Monique Lagier was born in Meyrin, then a farming village in the Canton of Geneva located a short distance to the north-west of the city. Jean and Thérèse Lagier, her parents, were teachers.

She underwent a classical education and passed her school leaving exams (Matura) in 1941. Being female she was not required to perform military service, instead going on directly to obtain a degree in Pedagogy from the Institute of Education Sciences (" Institut des sciences de l'éducation") in Geneva. After this she worked for eight years as a teacher. Her political career started with her election in 1973 to the Geneva cantonal parliament: she retained her seat till 1977. Meanwhile, in 1975 she was elected to the National Council - effectively the lower house of the Swiss federal parliament. She switched to the upper house in 1979, remaining a member till 1987. She also became a member of the national committee of the Liberal Party.
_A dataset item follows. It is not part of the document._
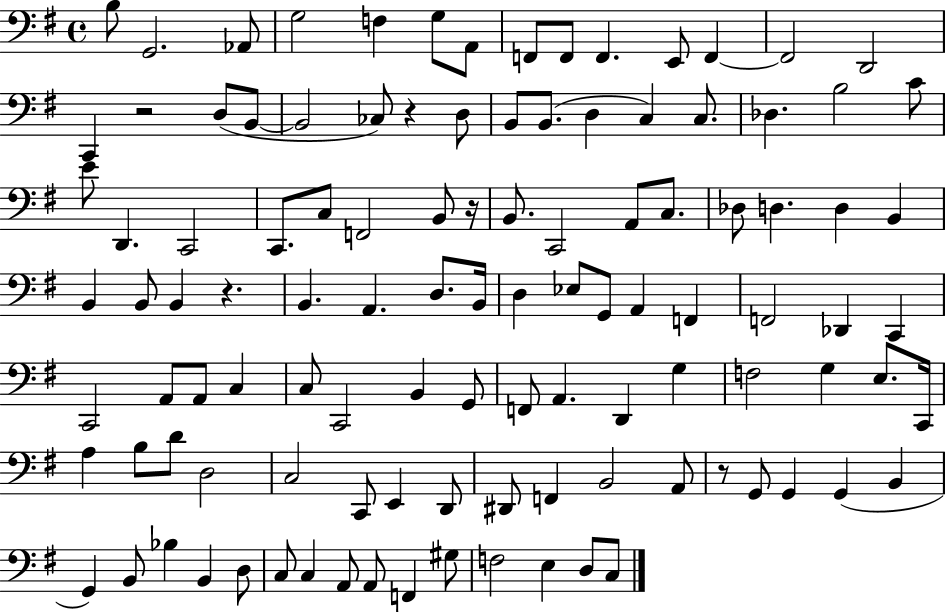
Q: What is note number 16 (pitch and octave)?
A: D3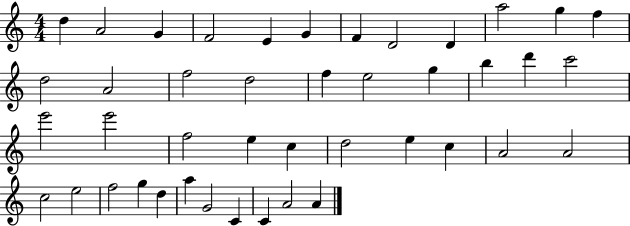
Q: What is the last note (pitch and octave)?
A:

She supported women's rights and was a strong advocate for the new marriage law and for equal rights for men and women more broadly in government commissions. She focused on Minority rights, Ecological protection, a new economic world order internationally between north and south, and meaningful dialogue between east and west.

She was chair of several organisations - a parliamentary group for refugees, the International Geneva Peace Institute, Swiss Aids Support, Bread for All and the International Union of Swiss language parliamentarians.

== Personal ==
She married Paul-A. Bauer, a physician. The couple had three children.